Emotional affair

The term emotional affair is used to categorise or explain a certain type of relationship.

High levels of non-sexual emotional intimacy in adults may occur without the participants being bound by other intimate relationships or may occur between people in other relationships.[1]

The term often describes a bond between two people that mimics the closeness and emotional intimacy of a romantic relationship while never being physically consummated. An emotional affair is sometimes referred to as an affair of the heart. An emotional affair may emerge from a friendship, and progress toward greater levels of personal intimacy and attachment. What distinguishes an emotional affair from a friendship is the assumption of emotional roles between the two participants that mimic of those of an actual relationship - with regards to confiding personal information and turning to the other person during moments of vulnerability or need.

The intimacy between the people involved usually stems from a friendship with confidence to tell each other intimate aspects of themselves, their relationships, or even subjects they wouldn't discuss with their partners.

Definition

An emotional affair can be defined as:

"A relationship between a person and someone other than (their) spouse that affects the level of intimacy, emotional distance and overall dynamic balance in the marriage. The role of an affair is to create emotional distance in the marriage."[2]

In this view, neither sexual intercourse nor physical affection is necessary to affect the committed relationship(s) of those involved in the affair.

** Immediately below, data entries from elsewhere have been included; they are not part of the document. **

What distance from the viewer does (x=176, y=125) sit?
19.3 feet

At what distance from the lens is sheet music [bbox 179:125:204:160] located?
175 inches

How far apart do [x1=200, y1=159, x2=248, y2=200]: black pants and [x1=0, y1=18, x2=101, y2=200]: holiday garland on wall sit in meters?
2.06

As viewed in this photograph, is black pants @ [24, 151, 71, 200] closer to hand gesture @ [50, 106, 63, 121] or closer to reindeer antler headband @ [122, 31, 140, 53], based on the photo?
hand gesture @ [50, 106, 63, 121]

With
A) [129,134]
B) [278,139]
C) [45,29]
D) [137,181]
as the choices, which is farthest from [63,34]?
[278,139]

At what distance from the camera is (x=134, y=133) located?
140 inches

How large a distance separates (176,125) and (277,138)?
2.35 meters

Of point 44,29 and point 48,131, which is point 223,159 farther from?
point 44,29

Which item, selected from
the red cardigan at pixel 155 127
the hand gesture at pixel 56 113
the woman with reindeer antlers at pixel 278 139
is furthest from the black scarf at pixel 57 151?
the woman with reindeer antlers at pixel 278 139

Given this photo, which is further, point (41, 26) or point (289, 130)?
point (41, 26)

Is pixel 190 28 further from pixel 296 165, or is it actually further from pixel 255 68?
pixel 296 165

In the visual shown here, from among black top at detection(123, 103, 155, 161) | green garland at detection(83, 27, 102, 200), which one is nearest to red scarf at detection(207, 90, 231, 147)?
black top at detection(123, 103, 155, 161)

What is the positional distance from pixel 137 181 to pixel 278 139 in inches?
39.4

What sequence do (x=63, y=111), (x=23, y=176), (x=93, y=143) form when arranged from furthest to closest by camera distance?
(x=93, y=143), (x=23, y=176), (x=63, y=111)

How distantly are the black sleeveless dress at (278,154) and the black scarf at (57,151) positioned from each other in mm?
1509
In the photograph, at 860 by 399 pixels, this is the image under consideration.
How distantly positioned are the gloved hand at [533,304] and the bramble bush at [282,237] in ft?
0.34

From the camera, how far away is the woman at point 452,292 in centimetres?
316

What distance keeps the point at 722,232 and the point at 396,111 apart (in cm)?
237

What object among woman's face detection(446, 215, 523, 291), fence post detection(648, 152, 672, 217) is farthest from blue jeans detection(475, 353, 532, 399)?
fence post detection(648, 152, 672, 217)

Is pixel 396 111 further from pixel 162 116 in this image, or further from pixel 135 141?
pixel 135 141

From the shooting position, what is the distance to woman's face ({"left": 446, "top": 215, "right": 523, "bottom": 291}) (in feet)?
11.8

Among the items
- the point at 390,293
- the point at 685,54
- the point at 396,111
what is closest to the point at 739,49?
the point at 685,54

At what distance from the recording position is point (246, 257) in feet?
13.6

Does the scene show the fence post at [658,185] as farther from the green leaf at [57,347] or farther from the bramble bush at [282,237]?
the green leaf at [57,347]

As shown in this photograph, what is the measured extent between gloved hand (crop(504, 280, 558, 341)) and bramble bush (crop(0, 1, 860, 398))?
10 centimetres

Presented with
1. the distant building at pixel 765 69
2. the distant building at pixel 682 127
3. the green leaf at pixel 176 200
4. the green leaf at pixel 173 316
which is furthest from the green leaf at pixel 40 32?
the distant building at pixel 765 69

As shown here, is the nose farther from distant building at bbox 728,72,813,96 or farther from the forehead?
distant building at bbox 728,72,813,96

It is theorized that an emotional affair can injure a committed relationship more than a one night stand or other casual sexual encounters.[3]

Incidence and prevalence

Research by Glass & Wright found that men's extramarital relationships were more sexual and women's more emotional. For both genders, sexual and emotional extramarital involvement occurred in those with the greatest marital dissatisfaction.[4]

Chaste and emotionally intimate affairs tend to be more common than sexually intimate affairs. Shirley Glass reported in Not "Just Friends" that 44% of husbands and 57% of wives indicated that in their affair they had a strong emotional involvement to the other person without intercourse.[5]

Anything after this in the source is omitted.